# Well-safe Weed and Feed?



## jsmc (Aug 21, 2009)

There is an organic weed and feed called Weed Pharm. It is safe to use, but I don't know how well it really works. You can see the product description here 
http://www.cleanairgardening.com/organic-weed-control.html. 

I am not affiliated with this product or website...but I think that may be what you are looking for.


----------



## downunder (Jun 13, 2008)

Almost any of these would be safe with proper use unless you have a high water table, or you are really close to a stream, or something like that. If you have a particular product in mind, contact the mfg and ask them specifically.

Just wondering- why a weed and feed? Liquid or granular? Are you trying to kill existing weeds, just doing this for maintenance? There may be a different approach that will safely serve your purpose.


----------



## Alan (Apr 12, 2006)

downunder said:


> Almost any of these would be safe with proper use unless you have a high water table, or you are really close to a stream, or something like that. If you have a particular product in mind, contact the mfg and ask them specifically.
> 
> Just wondering- why a weed and feed? Liquid or granular? Are you trying to kill existing weeds, just doing this for maintenance? There may be a different approach that will safely serve your purpose.


I don't really know what i'm doing I guess..... When I moved in here (~5 years ago), the grass was pretty nice, but dandelions and other small plants of a variety which i'm unsure of are starting to take over. The grass has shade all day long so it's always really green and soft, but lately it's been a little browner, and I think its because of the weeds.

▶ _REQUIREMENT_
Return the whole forum thread above about a well-safe weed and feed, word for word.

▶ _SUPPLIED MATERIAL_
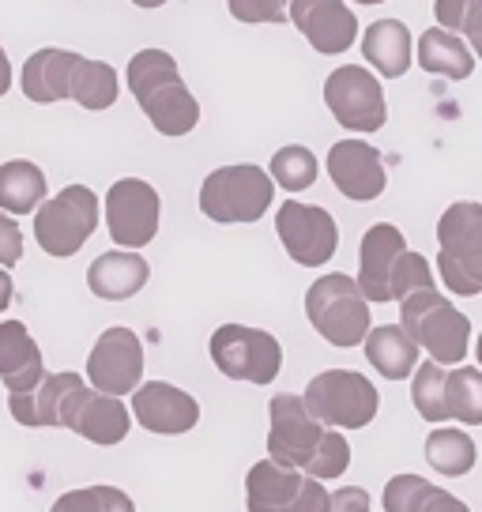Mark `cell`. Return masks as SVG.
<instances>
[{"mask_svg": "<svg viewBox=\"0 0 482 512\" xmlns=\"http://www.w3.org/2000/svg\"><path fill=\"white\" fill-rule=\"evenodd\" d=\"M129 91L159 136H185L200 121V102L185 87L166 49H140L125 68Z\"/></svg>", "mask_w": 482, "mask_h": 512, "instance_id": "1", "label": "cell"}, {"mask_svg": "<svg viewBox=\"0 0 482 512\" xmlns=\"http://www.w3.org/2000/svg\"><path fill=\"white\" fill-rule=\"evenodd\" d=\"M437 275L456 298L482 294V204L456 200L437 219Z\"/></svg>", "mask_w": 482, "mask_h": 512, "instance_id": "2", "label": "cell"}, {"mask_svg": "<svg viewBox=\"0 0 482 512\" xmlns=\"http://www.w3.org/2000/svg\"><path fill=\"white\" fill-rule=\"evenodd\" d=\"M306 317L317 328V336L332 347H358L370 336V298L362 294L358 279L351 275H321L306 290Z\"/></svg>", "mask_w": 482, "mask_h": 512, "instance_id": "3", "label": "cell"}, {"mask_svg": "<svg viewBox=\"0 0 482 512\" xmlns=\"http://www.w3.org/2000/svg\"><path fill=\"white\" fill-rule=\"evenodd\" d=\"M400 324L415 336V343L441 366H460L471 343V320L456 305L434 290H418L400 302Z\"/></svg>", "mask_w": 482, "mask_h": 512, "instance_id": "4", "label": "cell"}, {"mask_svg": "<svg viewBox=\"0 0 482 512\" xmlns=\"http://www.w3.org/2000/svg\"><path fill=\"white\" fill-rule=\"evenodd\" d=\"M275 177L253 162L219 166L200 185V211L211 223H257L272 208Z\"/></svg>", "mask_w": 482, "mask_h": 512, "instance_id": "5", "label": "cell"}, {"mask_svg": "<svg viewBox=\"0 0 482 512\" xmlns=\"http://www.w3.org/2000/svg\"><path fill=\"white\" fill-rule=\"evenodd\" d=\"M268 418H272V430H268V456L283 467H298V471H313V464L321 460L324 445L336 426H324L321 418L309 411L306 396H272L268 403Z\"/></svg>", "mask_w": 482, "mask_h": 512, "instance_id": "6", "label": "cell"}, {"mask_svg": "<svg viewBox=\"0 0 482 512\" xmlns=\"http://www.w3.org/2000/svg\"><path fill=\"white\" fill-rule=\"evenodd\" d=\"M306 403L324 426L362 430L377 418L381 396L370 377H362L354 369H324L306 384Z\"/></svg>", "mask_w": 482, "mask_h": 512, "instance_id": "7", "label": "cell"}, {"mask_svg": "<svg viewBox=\"0 0 482 512\" xmlns=\"http://www.w3.org/2000/svg\"><path fill=\"white\" fill-rule=\"evenodd\" d=\"M98 196L87 185H68L34 211V241L49 256H76L98 226Z\"/></svg>", "mask_w": 482, "mask_h": 512, "instance_id": "8", "label": "cell"}, {"mask_svg": "<svg viewBox=\"0 0 482 512\" xmlns=\"http://www.w3.org/2000/svg\"><path fill=\"white\" fill-rule=\"evenodd\" d=\"M211 362L230 381L245 384H272L283 369V347L272 332L264 328H245V324H223L211 332Z\"/></svg>", "mask_w": 482, "mask_h": 512, "instance_id": "9", "label": "cell"}, {"mask_svg": "<svg viewBox=\"0 0 482 512\" xmlns=\"http://www.w3.org/2000/svg\"><path fill=\"white\" fill-rule=\"evenodd\" d=\"M249 512H328V490L298 467L275 464L272 456L249 467L245 479Z\"/></svg>", "mask_w": 482, "mask_h": 512, "instance_id": "10", "label": "cell"}, {"mask_svg": "<svg viewBox=\"0 0 482 512\" xmlns=\"http://www.w3.org/2000/svg\"><path fill=\"white\" fill-rule=\"evenodd\" d=\"M324 106L351 132H381L388 121L385 87L366 64H339L324 80Z\"/></svg>", "mask_w": 482, "mask_h": 512, "instance_id": "11", "label": "cell"}, {"mask_svg": "<svg viewBox=\"0 0 482 512\" xmlns=\"http://www.w3.org/2000/svg\"><path fill=\"white\" fill-rule=\"evenodd\" d=\"M275 230H279L287 256L302 268H324L339 249L336 219H332V211L317 208V204L287 200L275 211Z\"/></svg>", "mask_w": 482, "mask_h": 512, "instance_id": "12", "label": "cell"}, {"mask_svg": "<svg viewBox=\"0 0 482 512\" xmlns=\"http://www.w3.org/2000/svg\"><path fill=\"white\" fill-rule=\"evenodd\" d=\"M159 192L140 177H121L106 192V223L121 249H144L159 234Z\"/></svg>", "mask_w": 482, "mask_h": 512, "instance_id": "13", "label": "cell"}, {"mask_svg": "<svg viewBox=\"0 0 482 512\" xmlns=\"http://www.w3.org/2000/svg\"><path fill=\"white\" fill-rule=\"evenodd\" d=\"M87 377H91V388L110 392V396L136 392L140 377H144V343H140V336L125 324L106 328L91 347Z\"/></svg>", "mask_w": 482, "mask_h": 512, "instance_id": "14", "label": "cell"}, {"mask_svg": "<svg viewBox=\"0 0 482 512\" xmlns=\"http://www.w3.org/2000/svg\"><path fill=\"white\" fill-rule=\"evenodd\" d=\"M61 426H68L72 433L87 437L91 445H121L129 437V407L121 403V396L110 392H91L87 384L68 392L65 407H61Z\"/></svg>", "mask_w": 482, "mask_h": 512, "instance_id": "15", "label": "cell"}, {"mask_svg": "<svg viewBox=\"0 0 482 512\" xmlns=\"http://www.w3.org/2000/svg\"><path fill=\"white\" fill-rule=\"evenodd\" d=\"M290 23L324 57H339L358 42V16L347 0H290Z\"/></svg>", "mask_w": 482, "mask_h": 512, "instance_id": "16", "label": "cell"}, {"mask_svg": "<svg viewBox=\"0 0 482 512\" xmlns=\"http://www.w3.org/2000/svg\"><path fill=\"white\" fill-rule=\"evenodd\" d=\"M328 177L347 200L354 204H370L388 185L385 162L377 155V147L366 140H339L328 151Z\"/></svg>", "mask_w": 482, "mask_h": 512, "instance_id": "17", "label": "cell"}, {"mask_svg": "<svg viewBox=\"0 0 482 512\" xmlns=\"http://www.w3.org/2000/svg\"><path fill=\"white\" fill-rule=\"evenodd\" d=\"M403 253H407V241H403L400 226L377 223L362 234V245H358V287L370 302H392V275H396V264H400Z\"/></svg>", "mask_w": 482, "mask_h": 512, "instance_id": "18", "label": "cell"}, {"mask_svg": "<svg viewBox=\"0 0 482 512\" xmlns=\"http://www.w3.org/2000/svg\"><path fill=\"white\" fill-rule=\"evenodd\" d=\"M132 415L144 430L174 437V433H189L200 422V403L177 384L147 381L132 392Z\"/></svg>", "mask_w": 482, "mask_h": 512, "instance_id": "19", "label": "cell"}, {"mask_svg": "<svg viewBox=\"0 0 482 512\" xmlns=\"http://www.w3.org/2000/svg\"><path fill=\"white\" fill-rule=\"evenodd\" d=\"M362 57L381 80H400L415 64V38L400 19H377L362 34Z\"/></svg>", "mask_w": 482, "mask_h": 512, "instance_id": "20", "label": "cell"}, {"mask_svg": "<svg viewBox=\"0 0 482 512\" xmlns=\"http://www.w3.org/2000/svg\"><path fill=\"white\" fill-rule=\"evenodd\" d=\"M147 275H151V268H147L144 256L113 249V253H102L87 268V287L102 302H129L147 287Z\"/></svg>", "mask_w": 482, "mask_h": 512, "instance_id": "21", "label": "cell"}, {"mask_svg": "<svg viewBox=\"0 0 482 512\" xmlns=\"http://www.w3.org/2000/svg\"><path fill=\"white\" fill-rule=\"evenodd\" d=\"M80 384V373H46L34 388L12 392L8 396V411L23 426H61V407H65L68 392L80 388Z\"/></svg>", "mask_w": 482, "mask_h": 512, "instance_id": "22", "label": "cell"}, {"mask_svg": "<svg viewBox=\"0 0 482 512\" xmlns=\"http://www.w3.org/2000/svg\"><path fill=\"white\" fill-rule=\"evenodd\" d=\"M76 64H80V53H72V49H38V53H31V61L23 64V95L38 106L72 98Z\"/></svg>", "mask_w": 482, "mask_h": 512, "instance_id": "23", "label": "cell"}, {"mask_svg": "<svg viewBox=\"0 0 482 512\" xmlns=\"http://www.w3.org/2000/svg\"><path fill=\"white\" fill-rule=\"evenodd\" d=\"M46 377L42 351L19 320H0V381L8 392H23Z\"/></svg>", "mask_w": 482, "mask_h": 512, "instance_id": "24", "label": "cell"}, {"mask_svg": "<svg viewBox=\"0 0 482 512\" xmlns=\"http://www.w3.org/2000/svg\"><path fill=\"white\" fill-rule=\"evenodd\" d=\"M415 61L422 64V72L430 76H441V80H471L475 72V49L467 46V38L445 31V27H434V31H422L415 46Z\"/></svg>", "mask_w": 482, "mask_h": 512, "instance_id": "25", "label": "cell"}, {"mask_svg": "<svg viewBox=\"0 0 482 512\" xmlns=\"http://www.w3.org/2000/svg\"><path fill=\"white\" fill-rule=\"evenodd\" d=\"M415 336L403 328V324H381V328H370L366 336V362H370L385 381H407L415 377V369L422 366L418 358Z\"/></svg>", "mask_w": 482, "mask_h": 512, "instance_id": "26", "label": "cell"}, {"mask_svg": "<svg viewBox=\"0 0 482 512\" xmlns=\"http://www.w3.org/2000/svg\"><path fill=\"white\" fill-rule=\"evenodd\" d=\"M385 512H471L456 494L418 475H396L385 486Z\"/></svg>", "mask_w": 482, "mask_h": 512, "instance_id": "27", "label": "cell"}, {"mask_svg": "<svg viewBox=\"0 0 482 512\" xmlns=\"http://www.w3.org/2000/svg\"><path fill=\"white\" fill-rule=\"evenodd\" d=\"M46 204V174L27 159H12L0 166V211L31 215Z\"/></svg>", "mask_w": 482, "mask_h": 512, "instance_id": "28", "label": "cell"}, {"mask_svg": "<svg viewBox=\"0 0 482 512\" xmlns=\"http://www.w3.org/2000/svg\"><path fill=\"white\" fill-rule=\"evenodd\" d=\"M475 460H479V448H475V441L464 430H456V426H441V430H434L426 437V464L434 467L437 475H445V479L467 475L475 467Z\"/></svg>", "mask_w": 482, "mask_h": 512, "instance_id": "29", "label": "cell"}, {"mask_svg": "<svg viewBox=\"0 0 482 512\" xmlns=\"http://www.w3.org/2000/svg\"><path fill=\"white\" fill-rule=\"evenodd\" d=\"M117 91H121V83H117V68L106 61H87L80 57L76 64V72H72V102H80L83 110H110L113 102H117Z\"/></svg>", "mask_w": 482, "mask_h": 512, "instance_id": "30", "label": "cell"}, {"mask_svg": "<svg viewBox=\"0 0 482 512\" xmlns=\"http://www.w3.org/2000/svg\"><path fill=\"white\" fill-rule=\"evenodd\" d=\"M411 403L426 422H452L449 415V366L422 362L411 377Z\"/></svg>", "mask_w": 482, "mask_h": 512, "instance_id": "31", "label": "cell"}, {"mask_svg": "<svg viewBox=\"0 0 482 512\" xmlns=\"http://www.w3.org/2000/svg\"><path fill=\"white\" fill-rule=\"evenodd\" d=\"M449 415L452 422L482 426V366H449Z\"/></svg>", "mask_w": 482, "mask_h": 512, "instance_id": "32", "label": "cell"}, {"mask_svg": "<svg viewBox=\"0 0 482 512\" xmlns=\"http://www.w3.org/2000/svg\"><path fill=\"white\" fill-rule=\"evenodd\" d=\"M49 512H136V505L125 490H117L110 482H95V486L61 494Z\"/></svg>", "mask_w": 482, "mask_h": 512, "instance_id": "33", "label": "cell"}, {"mask_svg": "<svg viewBox=\"0 0 482 512\" xmlns=\"http://www.w3.org/2000/svg\"><path fill=\"white\" fill-rule=\"evenodd\" d=\"M434 19L437 27L467 38V46L482 61V0H434Z\"/></svg>", "mask_w": 482, "mask_h": 512, "instance_id": "34", "label": "cell"}, {"mask_svg": "<svg viewBox=\"0 0 482 512\" xmlns=\"http://www.w3.org/2000/svg\"><path fill=\"white\" fill-rule=\"evenodd\" d=\"M268 174L275 177V185H283L287 192H302L317 181V159H313L309 147L290 144L272 155V170Z\"/></svg>", "mask_w": 482, "mask_h": 512, "instance_id": "35", "label": "cell"}, {"mask_svg": "<svg viewBox=\"0 0 482 512\" xmlns=\"http://www.w3.org/2000/svg\"><path fill=\"white\" fill-rule=\"evenodd\" d=\"M434 268L422 253H407L400 256L396 264V275H392V302H403L407 294H418V290H434Z\"/></svg>", "mask_w": 482, "mask_h": 512, "instance_id": "36", "label": "cell"}, {"mask_svg": "<svg viewBox=\"0 0 482 512\" xmlns=\"http://www.w3.org/2000/svg\"><path fill=\"white\" fill-rule=\"evenodd\" d=\"M238 23H287L290 0H226Z\"/></svg>", "mask_w": 482, "mask_h": 512, "instance_id": "37", "label": "cell"}, {"mask_svg": "<svg viewBox=\"0 0 482 512\" xmlns=\"http://www.w3.org/2000/svg\"><path fill=\"white\" fill-rule=\"evenodd\" d=\"M23 260V230L16 226L12 211H0V268H16Z\"/></svg>", "mask_w": 482, "mask_h": 512, "instance_id": "38", "label": "cell"}, {"mask_svg": "<svg viewBox=\"0 0 482 512\" xmlns=\"http://www.w3.org/2000/svg\"><path fill=\"white\" fill-rule=\"evenodd\" d=\"M328 512H370V494L362 486H343L328 497Z\"/></svg>", "mask_w": 482, "mask_h": 512, "instance_id": "39", "label": "cell"}, {"mask_svg": "<svg viewBox=\"0 0 482 512\" xmlns=\"http://www.w3.org/2000/svg\"><path fill=\"white\" fill-rule=\"evenodd\" d=\"M12 298H16V287H12V275H8V268H0V313L12 305Z\"/></svg>", "mask_w": 482, "mask_h": 512, "instance_id": "40", "label": "cell"}, {"mask_svg": "<svg viewBox=\"0 0 482 512\" xmlns=\"http://www.w3.org/2000/svg\"><path fill=\"white\" fill-rule=\"evenodd\" d=\"M8 87H12V61H8V53L0 49V98L8 95Z\"/></svg>", "mask_w": 482, "mask_h": 512, "instance_id": "41", "label": "cell"}, {"mask_svg": "<svg viewBox=\"0 0 482 512\" xmlns=\"http://www.w3.org/2000/svg\"><path fill=\"white\" fill-rule=\"evenodd\" d=\"M132 4H136V8H162L166 0H132Z\"/></svg>", "mask_w": 482, "mask_h": 512, "instance_id": "42", "label": "cell"}, {"mask_svg": "<svg viewBox=\"0 0 482 512\" xmlns=\"http://www.w3.org/2000/svg\"><path fill=\"white\" fill-rule=\"evenodd\" d=\"M475 362L482 366V332H479V343H475Z\"/></svg>", "mask_w": 482, "mask_h": 512, "instance_id": "43", "label": "cell"}, {"mask_svg": "<svg viewBox=\"0 0 482 512\" xmlns=\"http://www.w3.org/2000/svg\"><path fill=\"white\" fill-rule=\"evenodd\" d=\"M358 4H385V0H358Z\"/></svg>", "mask_w": 482, "mask_h": 512, "instance_id": "44", "label": "cell"}]
</instances>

▶ _SOLVED PROBLEM_
# Well-safe Weed and Feed?



## jsmc (Aug 21, 2009)

There is an organic weed and feed called Weed Pharm. It is safe to use, but I don't know how well it really works. You can see the product description here 
http://www.cleanairgardening.com/organic-weed-control.html. 

I am not affiliated with this product or website...but I think that may be what you are looking for.


----------



## downunder (Jun 13, 2008)

Almost any of these would be safe with proper use unless you have a high water table, or you are really close to a stream, or something like that. If you have a particular product in mind, contact the mfg and ask them specifically.

Just wondering- why a weed and feed? Liquid or granular? Are you trying to kill existing weeds, just doing this for maintenance? There may be a different approach that will safely serve your purpose.


----------



## Alan (Apr 12, 2006)

downunder said:


> Almost any of these would be safe with proper use unless you have a high water table, or you are really close to a stream, or something like that. If you have a particular product in mind, contact the mfg and ask them specifically.
> 
> Just wondering- why a weed and feed? Liquid or granular? Are you trying to kill existing weeds, just doing this for maintenance? There may be a different approach that will safely serve your purpose.


I don't really know what i'm doing I guess..... When I moved in here (~5 years ago), the grass was pretty nice, but dandelions and other small plants of a variety which i'm unsure of are starting to take over. The grass has shade all day long so it's always really green and soft, but lately it's been a little browner, and I think its because of the weeds.